Inverse Transparency Markets
For decades, companies paid to control what news leaked to the press and social media. But when millions of agents scan the web nonstop, corporate opacity becomes impossible.
The counter-response is to pay to manage what agents see.
Want your product launch to hit every retail agent at 9:00 AM sharp? That’s a service. Want to delay the signal from your supply chain stress until your own agents can respond? Also a service.
This is the start of what potentially could be Inverse Transparency Markets. Not hiding information, but sequencing it.
It also means UX changes. Not for users, but for bots. Agent UX will become a thing. Brands will design their sites for agent comprehension i.e., how to make their sites legible to machines that make decisions in milliseconds.
If you follow this to its logical endpoint, it leads to a Protocol for Intent. We’ve standardized how we move data (HTTP) and send messages (SMTP), but there’s no native protocol for action. TinyFish is edging us toward that layer.
Instead of navigating dropdowns and filling out forms, a company could broadcast: “Need 500 hotel rooms across three cities.
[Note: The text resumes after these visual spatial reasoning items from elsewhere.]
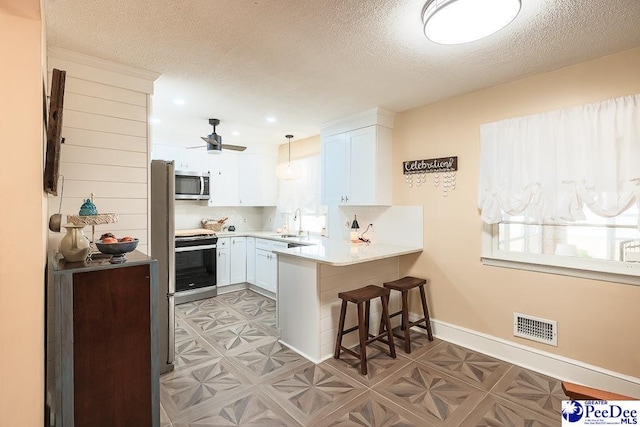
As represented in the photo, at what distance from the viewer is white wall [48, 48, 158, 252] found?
2.29 m

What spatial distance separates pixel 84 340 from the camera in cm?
153

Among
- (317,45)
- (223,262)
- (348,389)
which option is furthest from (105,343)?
(223,262)

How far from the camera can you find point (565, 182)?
2.45 m

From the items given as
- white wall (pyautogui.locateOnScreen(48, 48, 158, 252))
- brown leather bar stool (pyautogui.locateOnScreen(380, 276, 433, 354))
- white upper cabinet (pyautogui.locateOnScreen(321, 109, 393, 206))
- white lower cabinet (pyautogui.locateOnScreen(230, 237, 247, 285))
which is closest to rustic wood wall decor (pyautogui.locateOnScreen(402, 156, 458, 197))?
white upper cabinet (pyautogui.locateOnScreen(321, 109, 393, 206))

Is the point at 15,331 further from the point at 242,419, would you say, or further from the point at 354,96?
the point at 354,96

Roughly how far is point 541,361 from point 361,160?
2.57 m

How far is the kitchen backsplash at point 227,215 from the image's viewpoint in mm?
Answer: 5238

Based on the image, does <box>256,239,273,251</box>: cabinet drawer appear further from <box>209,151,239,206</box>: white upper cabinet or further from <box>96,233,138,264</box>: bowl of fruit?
<box>96,233,138,264</box>: bowl of fruit

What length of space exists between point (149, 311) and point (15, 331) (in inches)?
20.5

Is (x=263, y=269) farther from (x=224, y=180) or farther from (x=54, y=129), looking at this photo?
(x=54, y=129)

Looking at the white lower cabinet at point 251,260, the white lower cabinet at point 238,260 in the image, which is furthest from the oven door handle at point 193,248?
the white lower cabinet at point 251,260

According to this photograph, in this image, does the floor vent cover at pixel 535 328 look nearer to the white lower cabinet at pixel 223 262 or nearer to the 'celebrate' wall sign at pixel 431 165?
the 'celebrate' wall sign at pixel 431 165

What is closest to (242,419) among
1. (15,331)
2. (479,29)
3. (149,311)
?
(149,311)

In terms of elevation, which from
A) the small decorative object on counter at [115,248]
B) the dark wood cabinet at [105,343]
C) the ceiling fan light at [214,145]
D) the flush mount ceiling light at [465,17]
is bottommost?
the dark wood cabinet at [105,343]
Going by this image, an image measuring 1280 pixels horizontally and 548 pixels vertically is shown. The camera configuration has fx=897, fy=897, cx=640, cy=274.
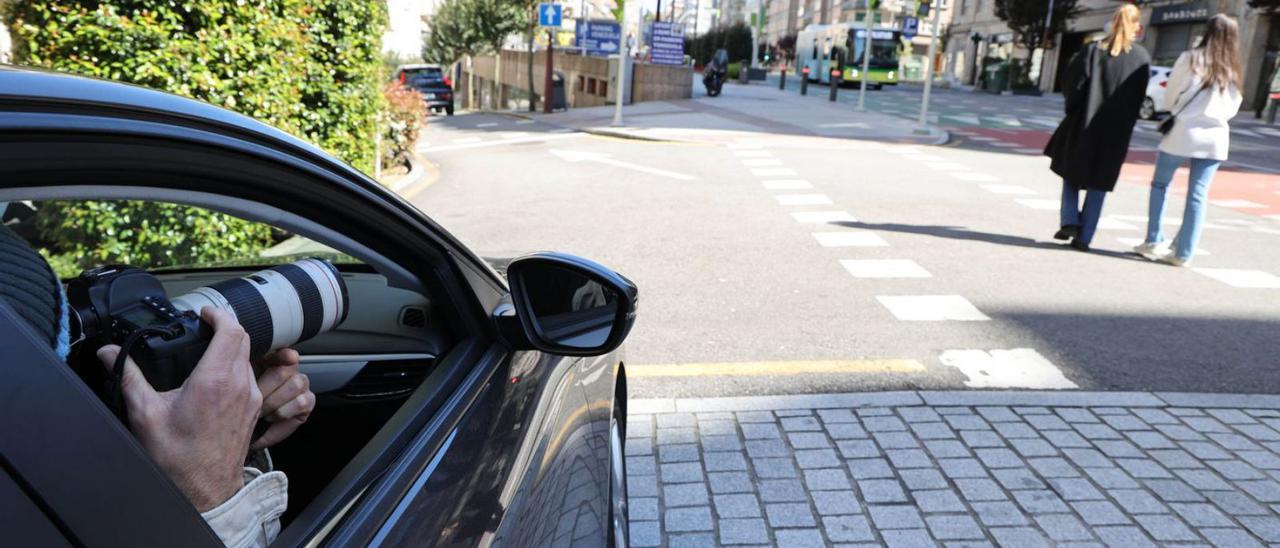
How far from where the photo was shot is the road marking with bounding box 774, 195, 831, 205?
31.5 feet

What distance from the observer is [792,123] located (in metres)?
20.8

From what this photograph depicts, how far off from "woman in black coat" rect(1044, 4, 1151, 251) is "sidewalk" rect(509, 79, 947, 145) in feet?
32.2

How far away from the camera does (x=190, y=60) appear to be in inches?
214

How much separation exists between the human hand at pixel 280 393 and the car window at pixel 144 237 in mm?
304

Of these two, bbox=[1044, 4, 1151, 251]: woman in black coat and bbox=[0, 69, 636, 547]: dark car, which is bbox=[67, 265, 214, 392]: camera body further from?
bbox=[1044, 4, 1151, 251]: woman in black coat

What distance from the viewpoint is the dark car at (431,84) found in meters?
30.5

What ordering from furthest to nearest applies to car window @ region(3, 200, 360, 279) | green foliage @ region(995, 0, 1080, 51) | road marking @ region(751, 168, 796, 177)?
green foliage @ region(995, 0, 1080, 51)
road marking @ region(751, 168, 796, 177)
car window @ region(3, 200, 360, 279)

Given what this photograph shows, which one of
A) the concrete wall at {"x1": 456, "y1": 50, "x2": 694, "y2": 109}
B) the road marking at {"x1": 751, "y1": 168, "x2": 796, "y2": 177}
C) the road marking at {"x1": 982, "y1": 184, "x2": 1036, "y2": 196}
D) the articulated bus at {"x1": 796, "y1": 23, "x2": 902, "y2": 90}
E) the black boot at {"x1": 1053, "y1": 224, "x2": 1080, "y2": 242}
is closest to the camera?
the black boot at {"x1": 1053, "y1": 224, "x2": 1080, "y2": 242}

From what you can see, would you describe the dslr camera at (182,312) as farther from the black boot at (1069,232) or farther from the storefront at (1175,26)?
the storefront at (1175,26)

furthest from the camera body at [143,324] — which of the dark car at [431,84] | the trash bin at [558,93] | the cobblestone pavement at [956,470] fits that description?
the dark car at [431,84]

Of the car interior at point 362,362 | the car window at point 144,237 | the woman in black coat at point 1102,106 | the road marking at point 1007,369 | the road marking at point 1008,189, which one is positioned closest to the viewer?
the car interior at point 362,362

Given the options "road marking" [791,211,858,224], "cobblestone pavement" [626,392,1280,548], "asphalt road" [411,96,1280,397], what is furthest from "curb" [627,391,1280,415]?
"road marking" [791,211,858,224]

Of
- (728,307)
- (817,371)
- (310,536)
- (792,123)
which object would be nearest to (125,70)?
(728,307)

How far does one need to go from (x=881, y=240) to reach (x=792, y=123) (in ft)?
45.1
Prioritize team satisfaction and venue proximity.” A swarm of enterprise agents, some from TinyFish, others from competing platforms, could parse that request, bid on fulfillment, and execute the workflow end to end.
And once intent becomes structured, it becomes tradable.
That’s the unlock. Imagine an Intent Futures Market. Retailers could sell futures on what they plan to do. A retailer planning a massive Black Friday sale could sell ‘intent futures’ to suppliers, who would then ramp up production based on intended rather than actual orders. It’s public, tradable, and conditional. Unlike today’s opaque forecasts and late, binding orders.
Conclusion
For most of modern business history, the assumption was simple: if you wanted to understand the world, you had to go out and capture it. Companies built operations around that belief. They hired teams to cross borders, parse context, and turn knots into real decisions. It sort of worked, but only barely.
TinyFish is changing how companies relate to information entirely.
It starts by meeting the web where it is. Not as a machine-readable grid, but as a reflection of human quirks and context. The Japanese innkeeper doesn’t think in RESTful APIs. He thinks in seasons, in returning guests, in the way sunlight lands on a breakfast tray. For software to be useful here, it has to understand his world.
That’s what nano-agents do. They read pages the way a person would. They extract meaning. And once software can interpret the entire web, including its implied intent, the idea of web “information asymmetry” starts to break down.
At this point, the translation burden switches sides. After decades of people learning to speak to machines, the machines are finally learning to listen. It’s performing computational anthropology, understanding the analog way we humans express intent online.
Takeshi's little inn is now fully booked most days and thriving in ways he once thought impossible. Because TinyFish fixed the space between his website and the world.
Soon, you only need to build things that matter to you. Let agents handle the rest.